### Exercise description
Return the records exactly as they are.

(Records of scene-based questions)
** start **

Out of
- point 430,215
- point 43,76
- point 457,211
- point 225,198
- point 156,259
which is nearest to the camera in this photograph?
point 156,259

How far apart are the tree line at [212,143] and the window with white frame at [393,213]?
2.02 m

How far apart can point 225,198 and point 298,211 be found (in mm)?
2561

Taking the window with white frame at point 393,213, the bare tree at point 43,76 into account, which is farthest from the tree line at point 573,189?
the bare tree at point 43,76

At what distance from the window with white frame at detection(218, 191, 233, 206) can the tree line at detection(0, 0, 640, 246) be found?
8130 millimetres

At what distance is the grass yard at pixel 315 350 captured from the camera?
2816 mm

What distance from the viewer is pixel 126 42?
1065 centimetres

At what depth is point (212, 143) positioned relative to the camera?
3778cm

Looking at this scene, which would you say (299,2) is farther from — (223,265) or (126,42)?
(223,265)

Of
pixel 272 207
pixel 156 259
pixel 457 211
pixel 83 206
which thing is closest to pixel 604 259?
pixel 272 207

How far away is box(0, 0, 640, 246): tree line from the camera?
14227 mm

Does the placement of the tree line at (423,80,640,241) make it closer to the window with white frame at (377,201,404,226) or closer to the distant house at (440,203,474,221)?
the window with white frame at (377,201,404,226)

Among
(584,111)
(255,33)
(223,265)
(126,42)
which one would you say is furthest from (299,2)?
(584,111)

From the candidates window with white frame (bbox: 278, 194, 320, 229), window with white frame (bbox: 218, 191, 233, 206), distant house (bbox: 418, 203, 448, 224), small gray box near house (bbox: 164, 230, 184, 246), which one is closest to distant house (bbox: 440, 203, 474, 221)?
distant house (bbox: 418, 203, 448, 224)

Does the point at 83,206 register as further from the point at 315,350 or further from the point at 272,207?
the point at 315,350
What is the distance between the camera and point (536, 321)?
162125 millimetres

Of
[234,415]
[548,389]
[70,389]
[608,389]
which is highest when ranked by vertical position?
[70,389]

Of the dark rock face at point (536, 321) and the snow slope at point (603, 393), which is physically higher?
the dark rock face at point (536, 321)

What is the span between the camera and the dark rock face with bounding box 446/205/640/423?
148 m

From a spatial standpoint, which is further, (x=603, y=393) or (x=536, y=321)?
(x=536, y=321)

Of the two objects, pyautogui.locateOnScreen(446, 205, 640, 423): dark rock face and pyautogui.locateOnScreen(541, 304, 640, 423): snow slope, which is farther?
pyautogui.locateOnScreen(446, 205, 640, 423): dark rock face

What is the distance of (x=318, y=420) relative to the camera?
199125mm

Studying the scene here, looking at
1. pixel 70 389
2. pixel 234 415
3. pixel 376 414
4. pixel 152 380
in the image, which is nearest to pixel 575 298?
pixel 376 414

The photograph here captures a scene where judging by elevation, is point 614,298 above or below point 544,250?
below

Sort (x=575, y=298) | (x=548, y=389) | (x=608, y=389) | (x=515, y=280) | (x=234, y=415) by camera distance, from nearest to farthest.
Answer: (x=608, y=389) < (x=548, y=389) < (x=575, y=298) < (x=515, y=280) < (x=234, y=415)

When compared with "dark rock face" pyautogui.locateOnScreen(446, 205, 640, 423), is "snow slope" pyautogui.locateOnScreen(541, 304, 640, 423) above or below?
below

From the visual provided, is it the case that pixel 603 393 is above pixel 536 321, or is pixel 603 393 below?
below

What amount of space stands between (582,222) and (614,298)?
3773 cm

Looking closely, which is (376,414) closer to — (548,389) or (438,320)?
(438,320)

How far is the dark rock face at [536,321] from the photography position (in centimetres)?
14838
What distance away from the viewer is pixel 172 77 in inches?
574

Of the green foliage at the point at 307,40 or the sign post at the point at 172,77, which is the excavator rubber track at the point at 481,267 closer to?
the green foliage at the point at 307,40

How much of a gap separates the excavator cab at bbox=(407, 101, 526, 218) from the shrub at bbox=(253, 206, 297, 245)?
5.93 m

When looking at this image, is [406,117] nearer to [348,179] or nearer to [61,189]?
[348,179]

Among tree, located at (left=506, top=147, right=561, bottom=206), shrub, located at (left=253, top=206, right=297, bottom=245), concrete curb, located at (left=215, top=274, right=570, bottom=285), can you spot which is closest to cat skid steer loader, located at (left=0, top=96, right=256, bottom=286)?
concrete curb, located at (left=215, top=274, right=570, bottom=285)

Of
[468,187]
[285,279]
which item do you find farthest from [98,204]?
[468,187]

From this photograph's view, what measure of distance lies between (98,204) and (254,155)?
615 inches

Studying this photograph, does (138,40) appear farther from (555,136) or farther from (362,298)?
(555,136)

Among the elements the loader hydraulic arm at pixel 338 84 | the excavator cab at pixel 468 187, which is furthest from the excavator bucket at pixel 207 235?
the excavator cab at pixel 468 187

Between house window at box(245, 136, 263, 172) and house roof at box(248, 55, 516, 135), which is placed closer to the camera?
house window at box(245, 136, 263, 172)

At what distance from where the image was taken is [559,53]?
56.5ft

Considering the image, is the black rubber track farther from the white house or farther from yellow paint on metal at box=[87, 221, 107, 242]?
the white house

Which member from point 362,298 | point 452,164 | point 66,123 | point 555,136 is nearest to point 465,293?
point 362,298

** end **

### Written response
Out of
- point 430,215
- point 43,76
- point 457,211
- point 225,198
- point 156,259
which is nearest to the camera in this photograph?
point 156,259

How far apart are the tree line at [212,143] and the window with white frame at [393,213]?
2.02 m

How far apart can point 225,198 and point 298,211 be found (in mm)?
2561

Taking the window with white frame at point 393,213, the bare tree at point 43,76 into account, which is farthest from the tree line at point 573,189?
the bare tree at point 43,76

At what distance from the window with white frame at detection(218, 191, 233, 206) can the tree line at detection(0, 0, 640, 246) be found?
8130 millimetres

At what distance is the grass yard at pixel 315 350 captured from the camera?
2816 mm

What distance from the viewer is pixel 126 42?
1065 centimetres

At what depth is point (212, 143) positioned relative to the camera?
3778cm

Looking at this scene, which would you say (299,2) is farther from — (223,265) or (126,42)?
(223,265)

Of
pixel 272 207
pixel 156 259
pixel 457 211
pixel 83 206
which thing is closest to pixel 604 259?
pixel 272 207

How far away is box(0, 0, 640, 246): tree line from the camera?
14227 mm

Does the placement of the tree line at (423,80,640,241) make it closer to the window with white frame at (377,201,404,226) or closer to the distant house at (440,203,474,221)?
the window with white frame at (377,201,404,226)

Among
(584,111)
(255,33)
(223,265)
(126,42)
which one would you say is furthest from (299,2)?
(584,111)

From the candidates window with white frame (bbox: 278, 194, 320, 229), window with white frame (bbox: 218, 191, 233, 206), distant house (bbox: 418, 203, 448, 224), small gray box near house (bbox: 164, 230, 184, 246), which one is closest to distant house (bbox: 440, 203, 474, 221)?
distant house (bbox: 418, 203, 448, 224)

Does the point at 83,206 register as further from the point at 315,350 or further from the point at 272,207?
the point at 315,350
What is the distance between the camera and point (536, 321)?
162125 millimetres

Of
[234,415]
[548,389]
[70,389]
[608,389]
which is highest when ranked by vertical position?
[70,389]

Of the dark rock face at point (536, 321) and the snow slope at point (603, 393), which is physically higher?
the dark rock face at point (536, 321)

What is the span between the camera and the dark rock face with bounding box 446/205/640/423?
148 m

From a spatial standpoint, which is further, (x=603, y=393) or (x=536, y=321)?
(x=536, y=321)

Of the two objects, pyautogui.locateOnScreen(446, 205, 640, 423): dark rock face and pyautogui.locateOnScreen(541, 304, 640, 423): snow slope, which is farther?
pyautogui.locateOnScreen(446, 205, 640, 423): dark rock face

What is the distance of (x=318, y=420) relative to the camera?
199125mm

Studying the scene here, looking at
1. pixel 70 389
2. pixel 234 415
3. pixel 376 414
4. pixel 152 380
in the image, which is nearest to pixel 575 298?
pixel 376 414

The photograph here captures a scene where judging by elevation, is point 614,298 above or below point 544,250?
below

Sort (x=575, y=298) | (x=548, y=389) | (x=608, y=389) | (x=515, y=280) | (x=234, y=415) by camera distance, from nearest to farthest.
Answer: (x=608, y=389) < (x=548, y=389) < (x=575, y=298) < (x=515, y=280) < (x=234, y=415)

When compared with "dark rock face" pyautogui.locateOnScreen(446, 205, 640, 423), is "snow slope" pyautogui.locateOnScreen(541, 304, 640, 423) above or below?
below

From the visual provided, is it the case that pixel 603 393 is above pixel 536 321, or is pixel 603 393 below?
below

What amount of space stands between (582,222) and (614,298)?
3773 cm

Looking closely, which is (376,414) closer to — (548,389) or (438,320)?
(438,320)

How far is the dark rock face at [536,321] from the photography position (in centimetres)?
14838
What distance away from the viewer is pixel 172 77 in inches?
574

Of the green foliage at the point at 307,40 or the sign post at the point at 172,77, which is the excavator rubber track at the point at 481,267 closer to?
the green foliage at the point at 307,40

How much of a gap separates the excavator cab at bbox=(407, 101, 526, 218) from the shrub at bbox=(253, 206, 297, 245)?
5.93 m

When looking at this image, is [406,117] nearer to [348,179] or nearer to [61,189]?
[348,179]

Among tree, located at (left=506, top=147, right=561, bottom=206), shrub, located at (left=253, top=206, right=297, bottom=245), concrete curb, located at (left=215, top=274, right=570, bottom=285), can you spot which is closest to cat skid steer loader, located at (left=0, top=96, right=256, bottom=286)?
concrete curb, located at (left=215, top=274, right=570, bottom=285)

Of
[468,187]
[285,279]
which item do you find farthest from [98,204]?
[468,187]

From this photograph's view, what measure of distance lies between (98,204) and (254,155)?
615 inches

Studying this photograph, does (138,40) appear farther from (555,136) or farther from (362,298)?
(555,136)

Among the elements the loader hydraulic arm at pixel 338 84 | the excavator cab at pixel 468 187, which is furthest from the excavator bucket at pixel 207 235?
the excavator cab at pixel 468 187

Between house window at box(245, 136, 263, 172) and house roof at box(248, 55, 516, 135), which is placed closer to the camera?
house window at box(245, 136, 263, 172)

At what distance from where the image was taken is [559,53]?
56.5ft

Considering the image, is the black rubber track farther from the white house or farther from yellow paint on metal at box=[87, 221, 107, 242]?
the white house

Which member from point 362,298 | point 452,164 | point 66,123 | point 555,136 is nearest to point 465,293?
point 362,298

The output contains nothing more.